Guardrails - Idun Engine

Guardrails scan agent inputs and outputs to enforce safety and policy boundaries. Idun Engine provides 15 built-in guardrail types powered by Guardrails AI, applied at the input position, output position, or both.

How guardrails work

Guardrails run at two positions in the agent request lifecycle:

Input guardrails validate user messages before the agent processes them. If any input guardrail fails, the request is blocked immediately and the agent never sees the message.
Output guardrails validate agent responses before returning them to the user. They run after agent processing completes.
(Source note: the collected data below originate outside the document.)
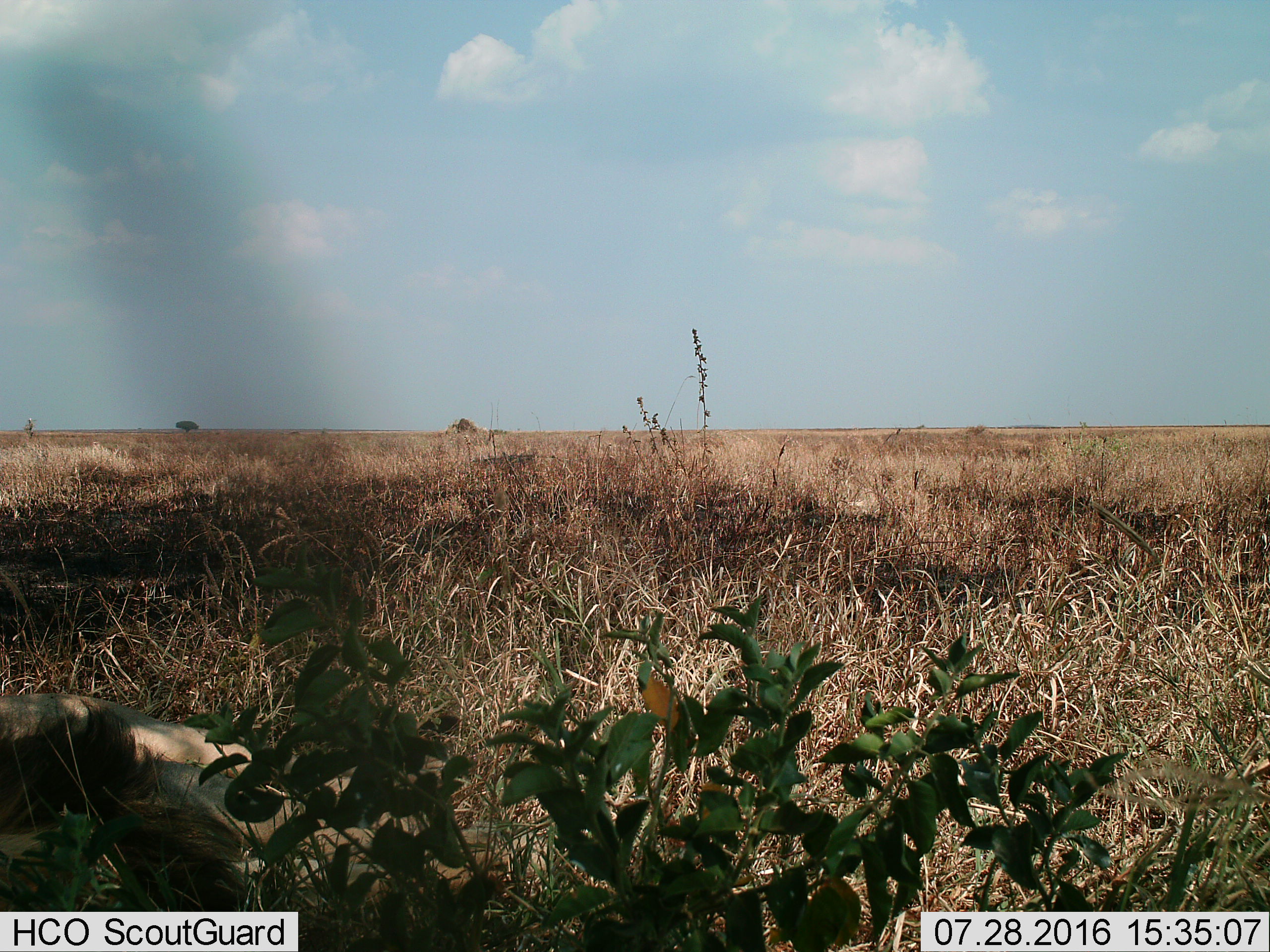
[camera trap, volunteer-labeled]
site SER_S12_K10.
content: unidentified animal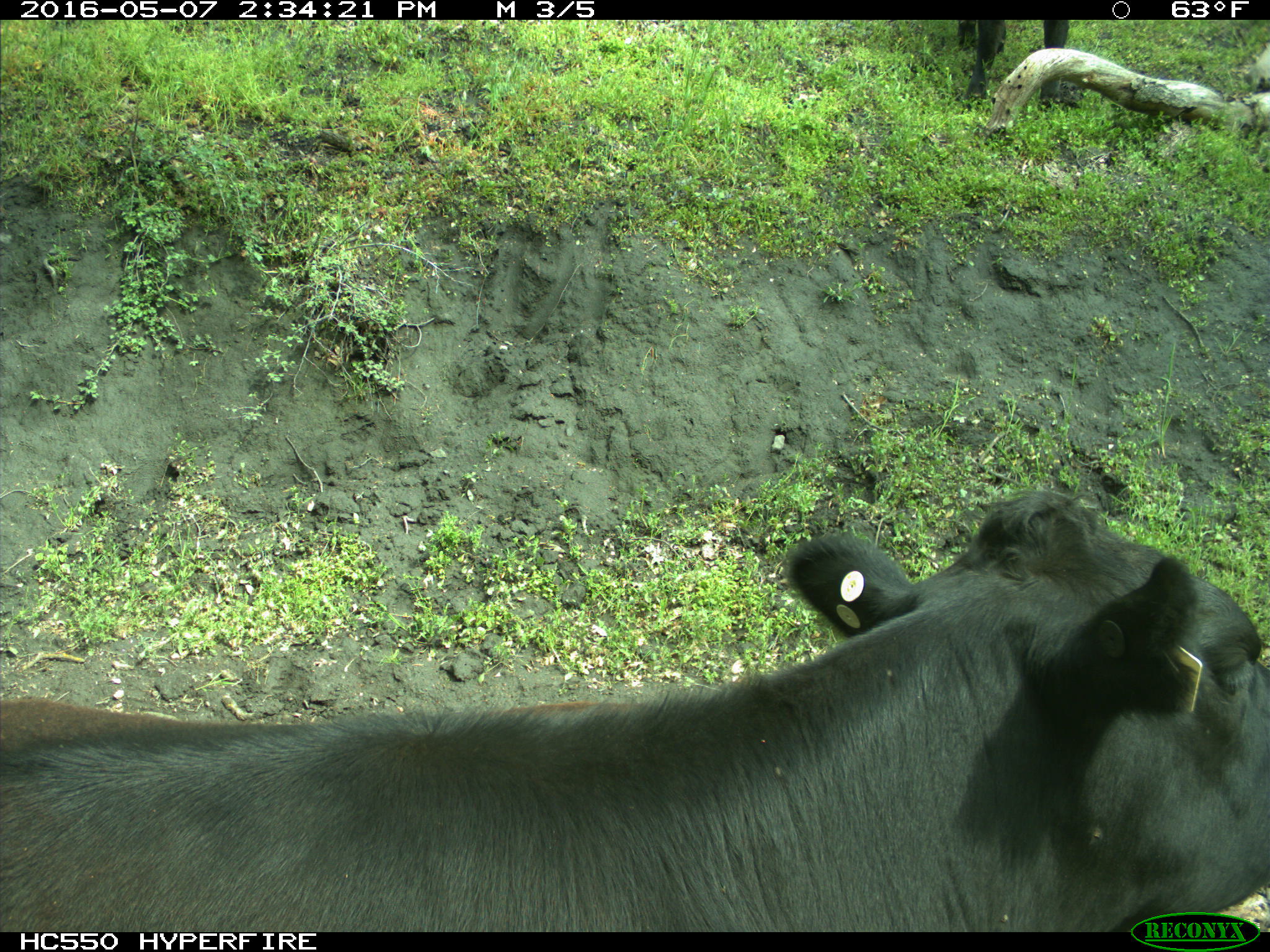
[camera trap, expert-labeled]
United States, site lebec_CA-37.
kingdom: Animalia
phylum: Chordata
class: Mammalia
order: Artiodactyla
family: Bovidae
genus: Bos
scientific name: Bos taurus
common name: domestic cow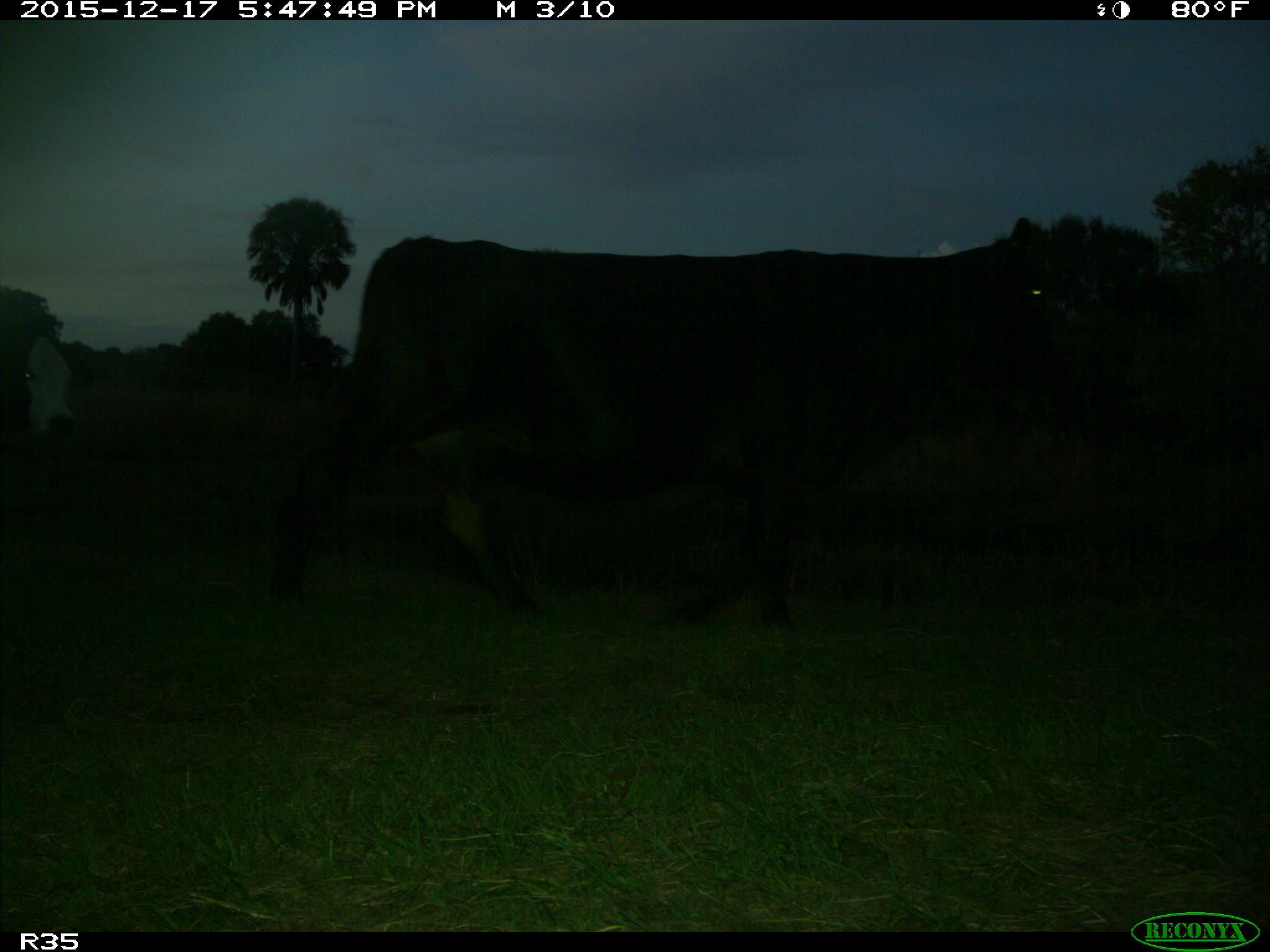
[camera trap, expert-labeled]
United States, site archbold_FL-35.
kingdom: Animalia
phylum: Chordata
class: Mammalia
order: Artiodactyla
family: Bovidae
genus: Bos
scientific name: Bos taurus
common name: domestic cow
Bos taurus (domestic cow).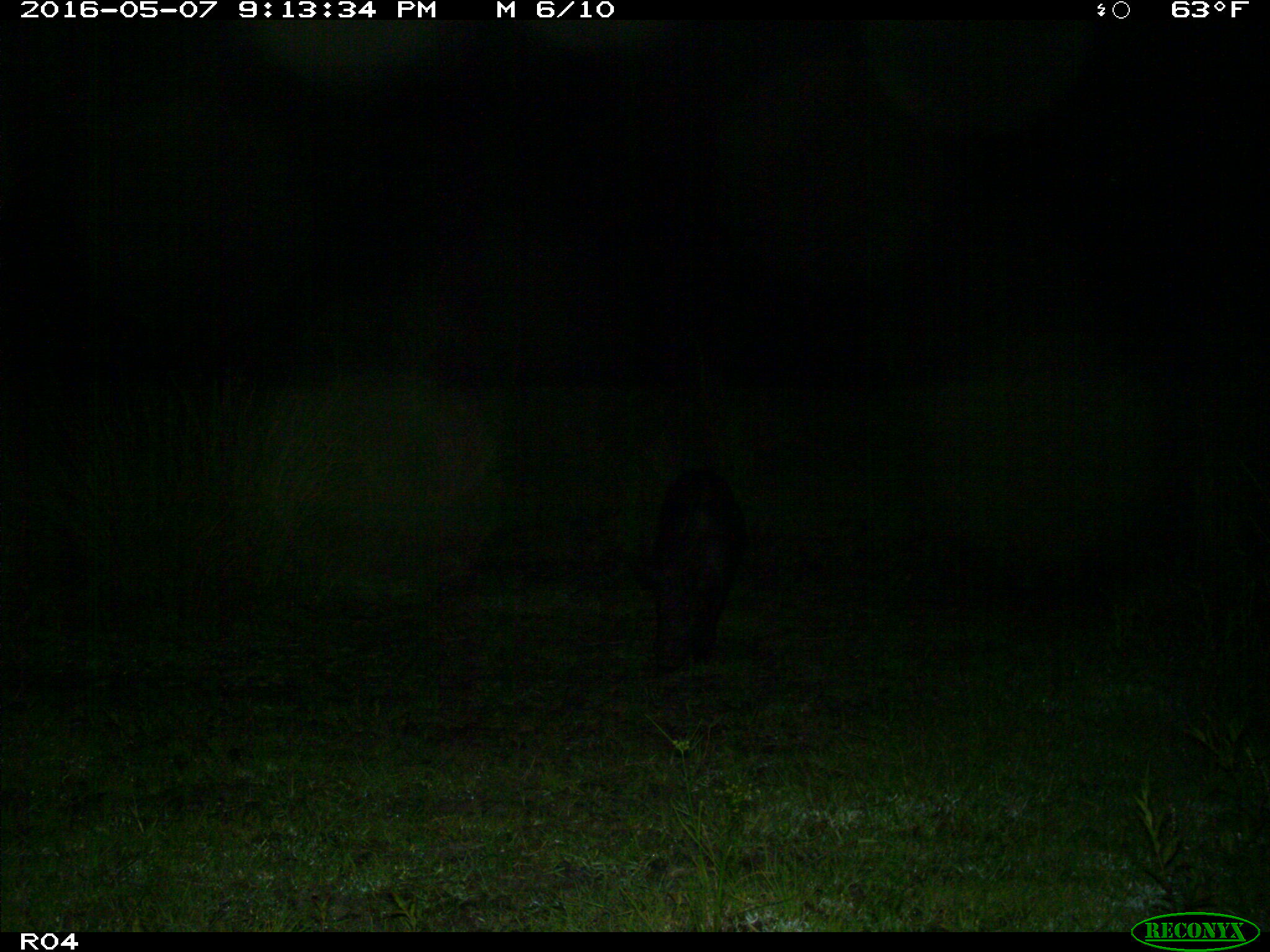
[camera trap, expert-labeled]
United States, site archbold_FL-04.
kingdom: Animalia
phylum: Chordata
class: Mammalia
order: Artiodactyla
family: Suidae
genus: Sus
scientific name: Sus scrofa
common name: wild boar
Sus scrofa (wild boar).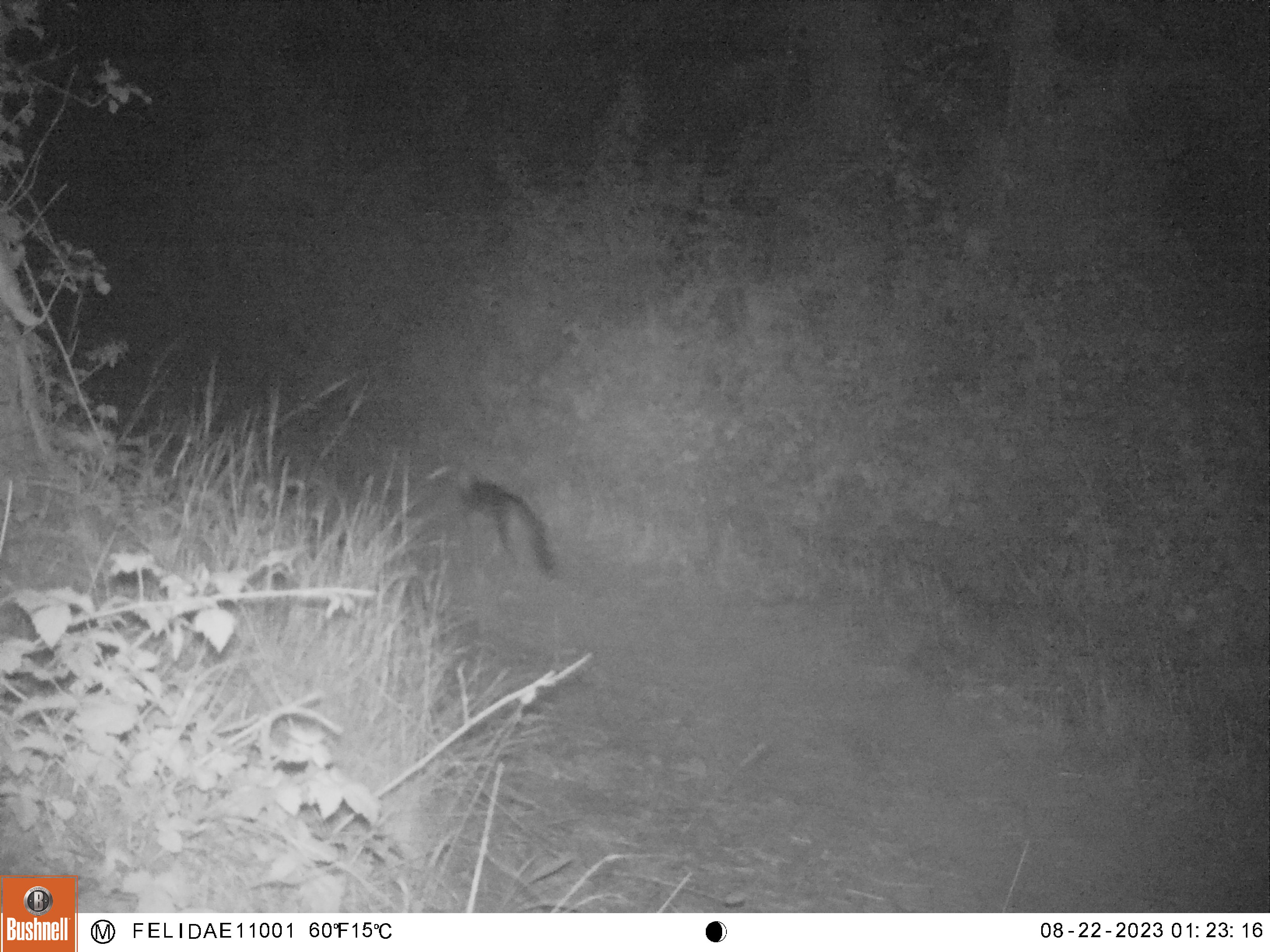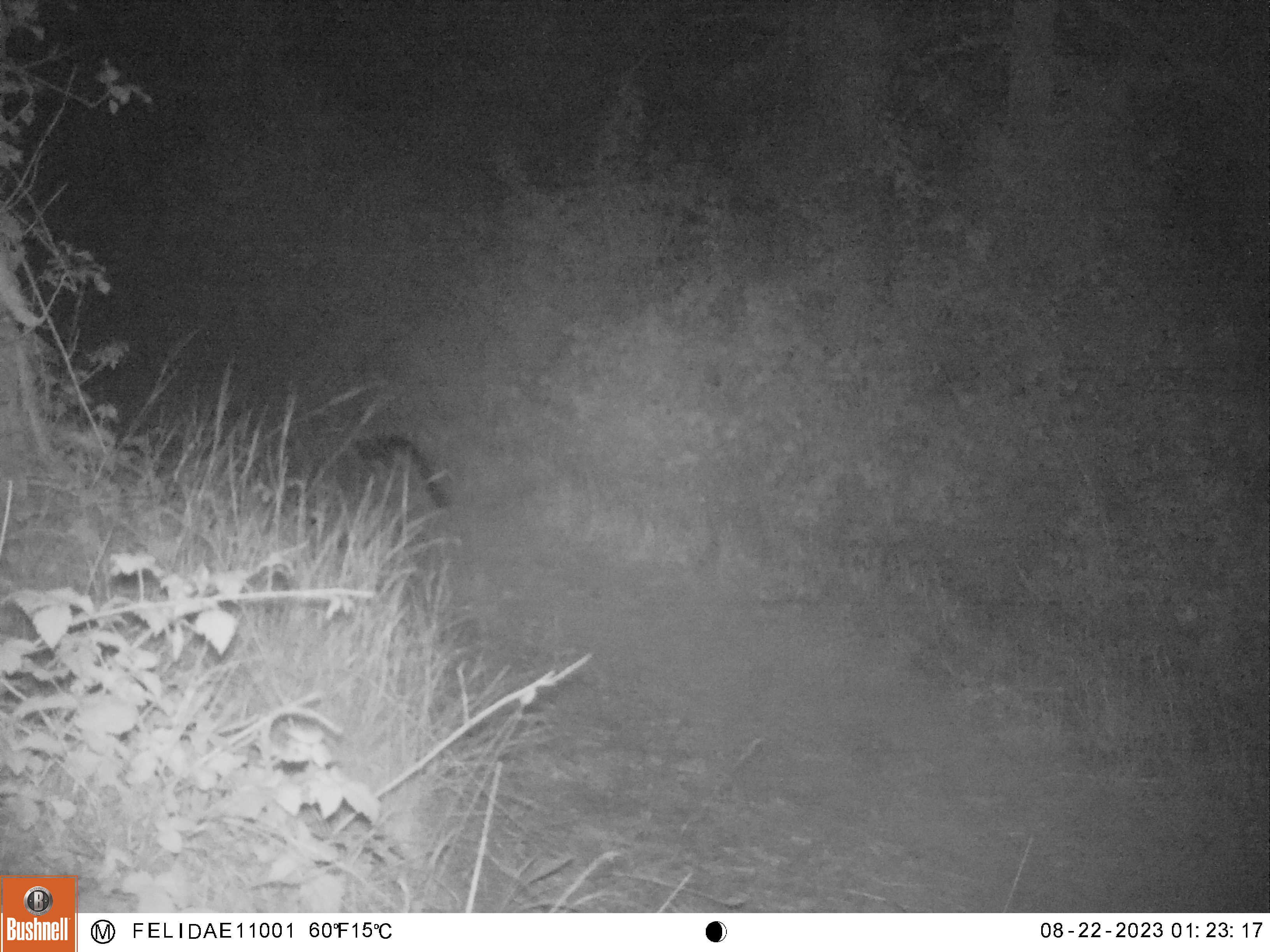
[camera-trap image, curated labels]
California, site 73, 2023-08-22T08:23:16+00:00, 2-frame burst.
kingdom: Animalia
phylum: Chordata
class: Mammalia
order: Carnivora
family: Canidae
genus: Urocyon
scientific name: Urocyon cinereoargenteus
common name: gray fox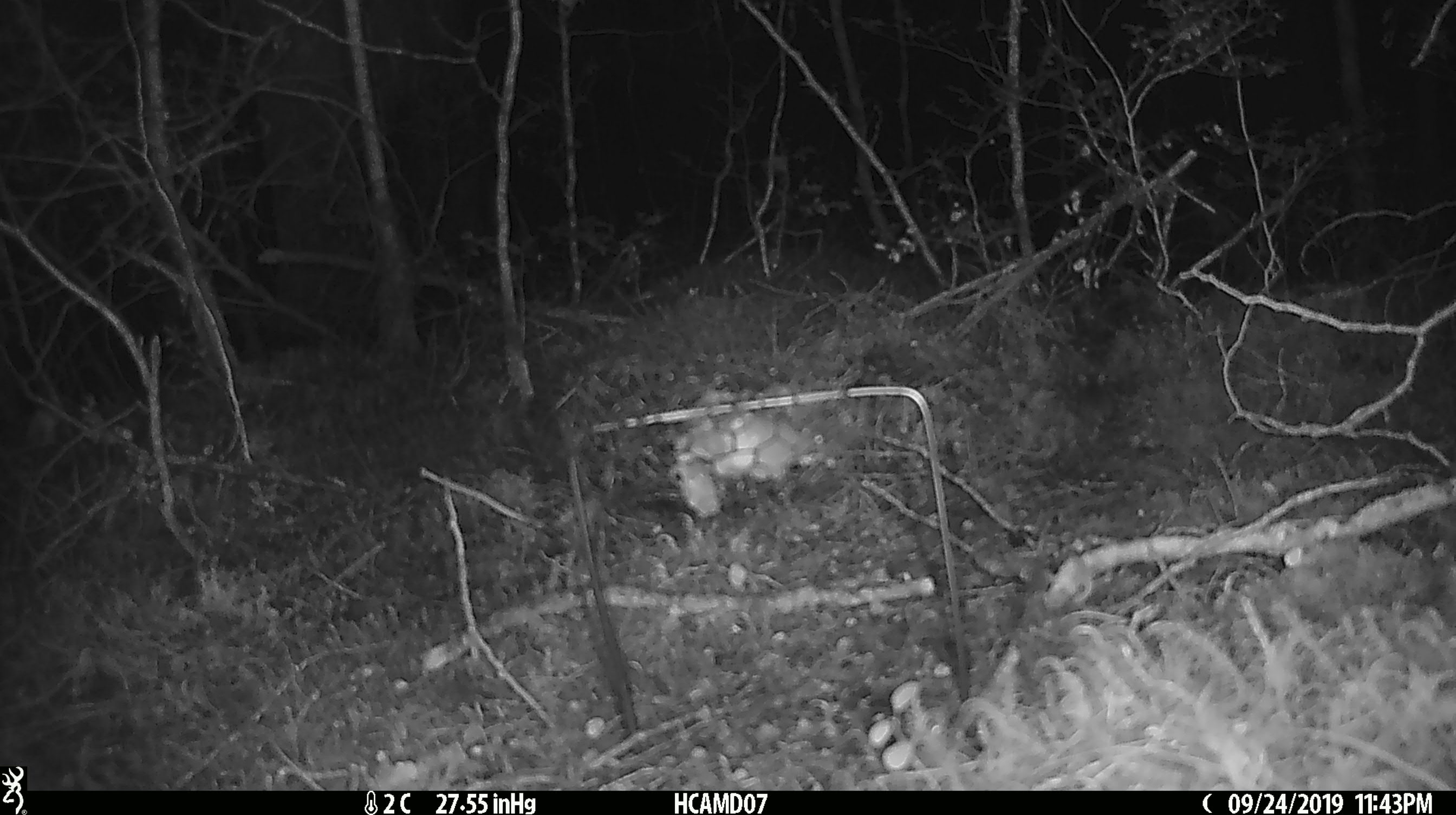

Output guardrails add latency to the response time.

You can configure multiple guardrails at each position. All guardrails at a given position are checked, and any single failure blocks the request or response.

Configuration

Config file
Admin UI

Add guardrails in the guardrails section of your config.yaml. Each guardrail has a config_id that identifies the type and parameters specific to that type.

config.yaml

guardrails:
  input:
    - config_id: "ban_list"
      banned_words: ["spam", "scam", "phishing"]
    - config_id: "detect_pii"
      pii_entities: ["EMAIL_ADDRESS", "PHONE_NUMBER", "CREDIT_CARD_NUMBER"]
    - config_id: "detect_jailbreak"
      threshold: 0.8
  output:
    - config_id: "toxic_language"
      threshold: 0.7
    - config_id: "gibberish_text"
      threshold: 0.8

Infrastructure fields (api_key, guard_url, reject_message) are populated automatically. For YAML-based configs the api_key is read from the GUARDRAILS_API_KEY environment variable. You only need to specify the config_id and guard-specific parameters.

Open the guardrails admin page

Navigate to /admin/guardrails/ in the running standalone. The catalog at the top groups guards by category; configured guards are listed below.

Create a guardrail

Click the guard type you want (e.g., Ban List, Detect PII, Toxic Language). Fill in the configuration form, including the Guardrails AI API key field on the first guard you create. Get a key from hub.guardrailsai.com. The key is persisted in the guardrail row and re-hydrated into the process environment on every boot, so you only enter it once.

Save

Save the form. The reload pipeline validates the new config, re-instantiates the engine, and the guard is live. A bad save rolls back without disturbing the running agent.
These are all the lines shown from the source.